Consult background sources:

  • to start developing a thorough and critical understanding of a topic or concept
  • to find keywords to use for searching online library databases and library catalogs for books and articles on your topic
  • to refine your research topic into a research question
  • to learn about the key points of your topic in order to write a paper or develop a presentation
  • to find another angle on a topic, idea, or argument when you get stuck
  • to find authoritative information you can quote
  • to find information on the historical background of a social or political issue
  • to understand current events and issues so that you can develop an argument or take a specific position

Two categories of background sources are:

  • general sources that have a little information about a wide range of subjects

            The New Encyclopaedia Britannica

            Oxford English Dictionary (Online ed.)

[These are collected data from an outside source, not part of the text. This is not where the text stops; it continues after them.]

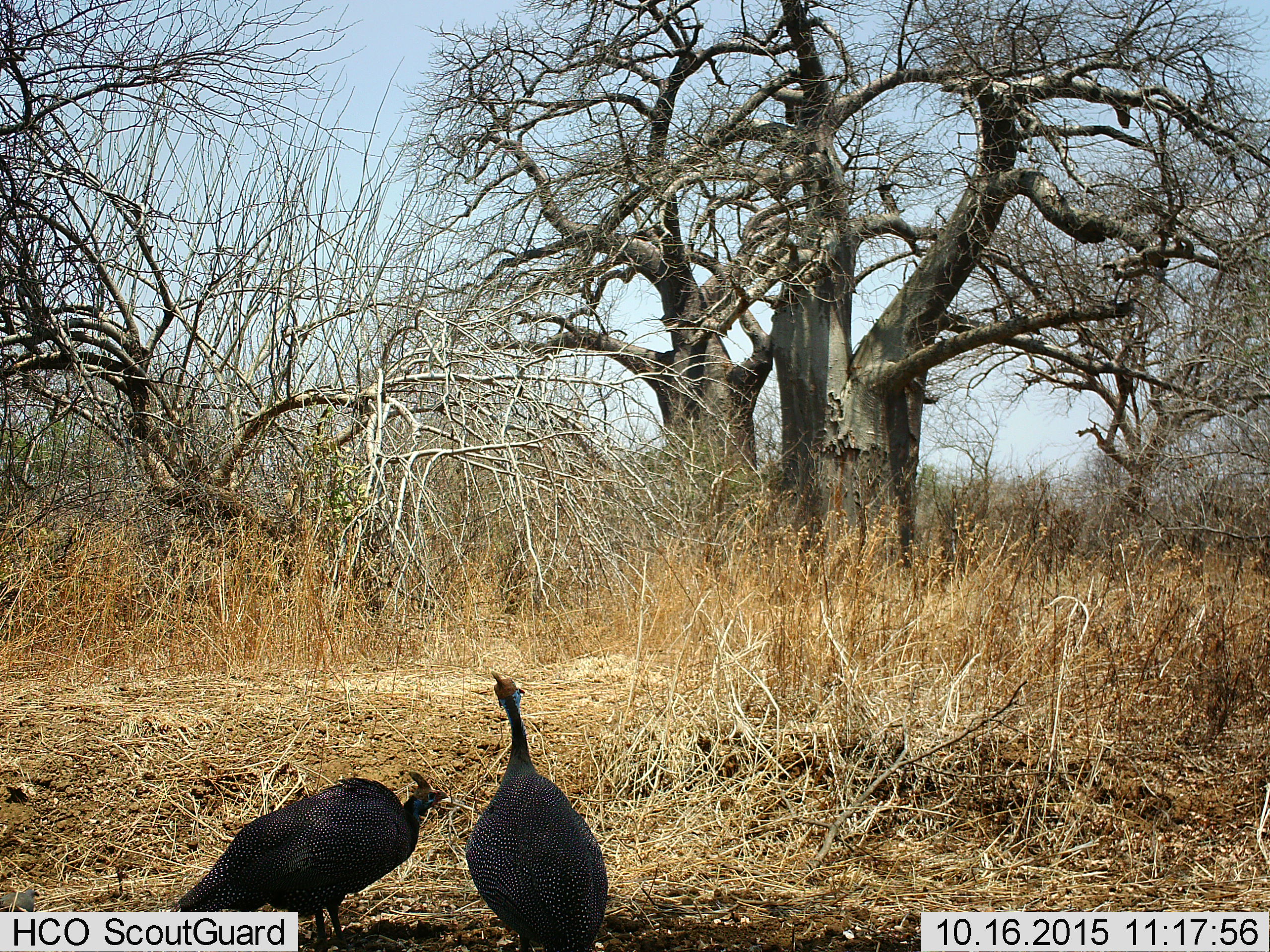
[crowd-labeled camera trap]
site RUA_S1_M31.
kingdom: Animalia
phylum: Chordata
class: Aves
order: Galliformes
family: Numididae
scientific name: Numididae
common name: guineafowl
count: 2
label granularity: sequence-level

            Hammond World Atlas

  • subject-specific sources that have in-depth information about a single subject, written by experts in that subject area

           Encyclopedia of Sociology

           A Dictionary of Sociology (e-book)

           Fifty Key Sociologists: the Formative Theorists (e-book)

Two more background sources

In the email I most recently sent to the class list regarding your questions about background sources, I mentioned two more background sources and a search strategy.  See below.

Search strategy

To find more background sources, go to the online library catalog.  Type a simple keyword representing your topic into the search box.  For example, if your topic has to do with race and politics, type in politics.  Next, use the dropdown menu under the keyword box to select Reference.  Click search.

The search results are all reference/background sources about politics.  Some are online, and some are available in the Reference section of the McWherter Library.  Look in the indexes and tables of contents of each for your related terms.

For example, in the Encyclopedia of U.S. Political History, look in the index for words like racism, race, African Americans, Civil Rights Act of 1964, voter discrimination, etc.